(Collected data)
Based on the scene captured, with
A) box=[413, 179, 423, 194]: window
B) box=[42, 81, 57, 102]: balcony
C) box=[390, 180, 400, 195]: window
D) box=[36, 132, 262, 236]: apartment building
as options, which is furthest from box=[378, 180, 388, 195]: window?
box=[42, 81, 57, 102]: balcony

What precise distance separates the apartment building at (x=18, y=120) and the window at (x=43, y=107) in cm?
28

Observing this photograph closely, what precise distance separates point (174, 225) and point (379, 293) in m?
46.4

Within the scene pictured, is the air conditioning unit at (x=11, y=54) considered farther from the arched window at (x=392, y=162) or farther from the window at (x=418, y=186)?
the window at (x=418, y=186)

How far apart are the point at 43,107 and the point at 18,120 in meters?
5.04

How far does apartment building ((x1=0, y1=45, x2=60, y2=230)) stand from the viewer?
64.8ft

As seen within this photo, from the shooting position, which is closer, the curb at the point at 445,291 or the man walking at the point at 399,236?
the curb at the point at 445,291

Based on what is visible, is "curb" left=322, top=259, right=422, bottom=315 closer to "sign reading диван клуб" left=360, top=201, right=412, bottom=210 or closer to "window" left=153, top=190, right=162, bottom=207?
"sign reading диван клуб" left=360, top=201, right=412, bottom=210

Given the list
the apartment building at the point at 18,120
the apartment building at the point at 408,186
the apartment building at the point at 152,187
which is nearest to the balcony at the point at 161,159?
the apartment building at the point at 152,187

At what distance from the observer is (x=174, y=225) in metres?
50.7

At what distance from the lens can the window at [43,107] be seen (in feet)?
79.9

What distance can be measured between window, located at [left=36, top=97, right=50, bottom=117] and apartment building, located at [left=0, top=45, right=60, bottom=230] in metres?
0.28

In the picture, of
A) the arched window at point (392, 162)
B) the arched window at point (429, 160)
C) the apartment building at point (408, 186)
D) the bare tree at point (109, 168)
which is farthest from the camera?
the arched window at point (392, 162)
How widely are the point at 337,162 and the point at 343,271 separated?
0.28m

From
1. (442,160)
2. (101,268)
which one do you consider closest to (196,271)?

### Exercise prompt:
Format every line of the records above as a Markdown table with the columns "Row" and "Record line". Number the rows in order and omit blank lines.

### Exercise solution:
| Row | Record line |
|---|---|
| 1 | Based on the scene captured, with |
| 2 | A) box=[413, 179, 423, 194]: window |
| 3 | B) box=[42, 81, 57, 102]: balcony |
| 4 | C) box=[390, 180, 400, 195]: window |
| 5 | D) box=[36, 132, 262, 236]: apartment building |
| 6 | as options, which is furthest from box=[378, 180, 388, 195]: window? |
| 7 | box=[42, 81, 57, 102]: balcony |
| 8 | What precise distance separates the apartment building at (x=18, y=120) and the window at (x=43, y=107) in cm? |
| 9 | 28 |
| 10 | Observing this photograph closely, what precise distance separates point (174, 225) and point (379, 293) in m? |
| 11 | 46.4 |
| 12 | Within the scene pictured, is the air conditioning unit at (x=11, y=54) considered farther from the arched window at (x=392, y=162) or farther from the window at (x=418, y=186)? |
| 13 | the window at (x=418, y=186) |
| 14 | How far apart are the point at 43,107 and the point at 18,120 in meters? |
| 15 | 5.04 |
| 16 | How far does apartment building ((x1=0, y1=45, x2=60, y2=230)) stand from the viewer? |
| 17 | 64.8ft |
| 18 | As seen within this photo, from the shooting position, which is closer, the curb at the point at 445,291 or the man walking at the point at 399,236? |
| 19 | the curb at the point at 445,291 |
| 20 | Based on what is visible, is "curb" left=322, top=259, right=422, bottom=315 closer to "sign reading диван клуб" left=360, top=201, right=412, bottom=210 or closer to "window" left=153, top=190, right=162, bottom=207? |
| 21 | "sign reading диван клуб" left=360, top=201, right=412, bottom=210 |
| 22 | Given the list |
| 23 | the apartment building at the point at 18,120 |
| 24 | the apartment building at the point at 408,186 |
| 25 | the apartment building at the point at 152,187 |
| 26 | which is nearest to the balcony at the point at 161,159? |
| 27 | the apartment building at the point at 152,187 |
| 28 | At what distance from the observer is (x=174, y=225) in metres? |
| 29 | 50.7 |
| 30 | At what distance from the lens can the window at [43,107] be seen (in feet)? |
| 31 | 79.9 |
| 32 | What distance can be measured between window, located at [left=36, top=97, right=50, bottom=117] and apartment building, located at [left=0, top=45, right=60, bottom=230] in metres? |
| 33 | 0.28 |
| 34 | In the picture, of |
| 35 | A) the arched window at point (392, 162) |
| 36 | B) the arched window at point (429, 160) |
| 37 | C) the apartment building at point (408, 186) |
| 38 | D) the bare tree at point (109, 168) |
| 39 | which is farthest from the camera? |
| 40 | the arched window at point (392, 162) |
| 41 | How widely are the point at 337,162 and the point at 343,271 separated? |
| 42 | 0.28m |
| 43 | From |
| 44 | 1. (442,160) |
| 45 | 2. (101,268) |
| 46 | which one do you consider closest to (196,271)? |